RECORDS TO USE:
===
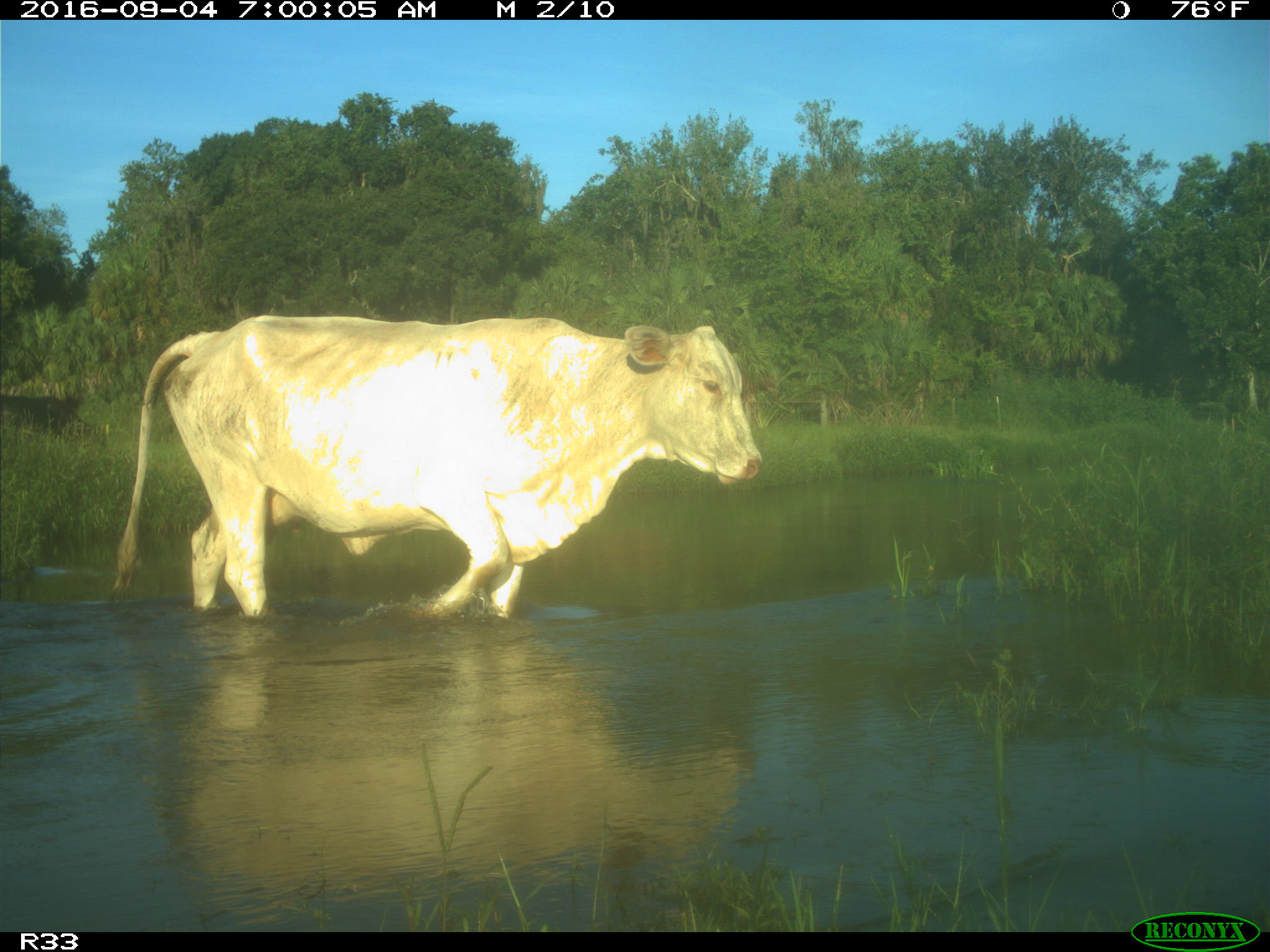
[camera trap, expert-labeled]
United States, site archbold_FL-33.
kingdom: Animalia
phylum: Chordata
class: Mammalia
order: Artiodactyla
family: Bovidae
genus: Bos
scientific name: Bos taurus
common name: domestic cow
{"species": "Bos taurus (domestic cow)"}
===
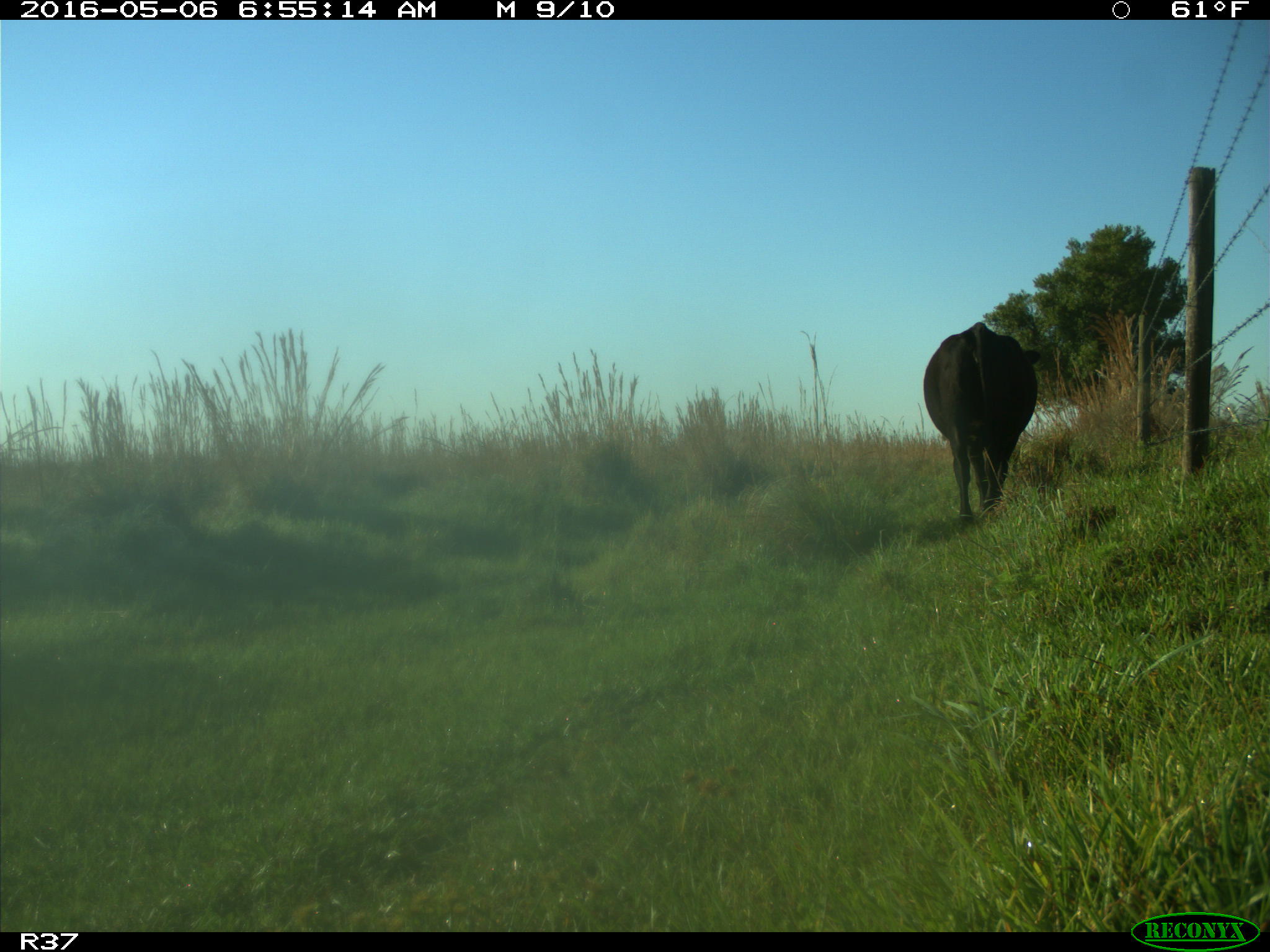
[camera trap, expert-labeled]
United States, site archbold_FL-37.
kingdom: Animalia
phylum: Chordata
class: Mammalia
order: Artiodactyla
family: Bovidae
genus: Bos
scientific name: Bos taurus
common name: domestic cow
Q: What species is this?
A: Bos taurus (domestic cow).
===
REQUIRED WORK: Copy all lines from the material above that hold the word "taurus".

THE ANSWER:
scientific name: Bos taurus
{"species": "Bos taurus (domestic cow)"}
scientific name: Bos taurus
A: Bos taurus (domestic cow).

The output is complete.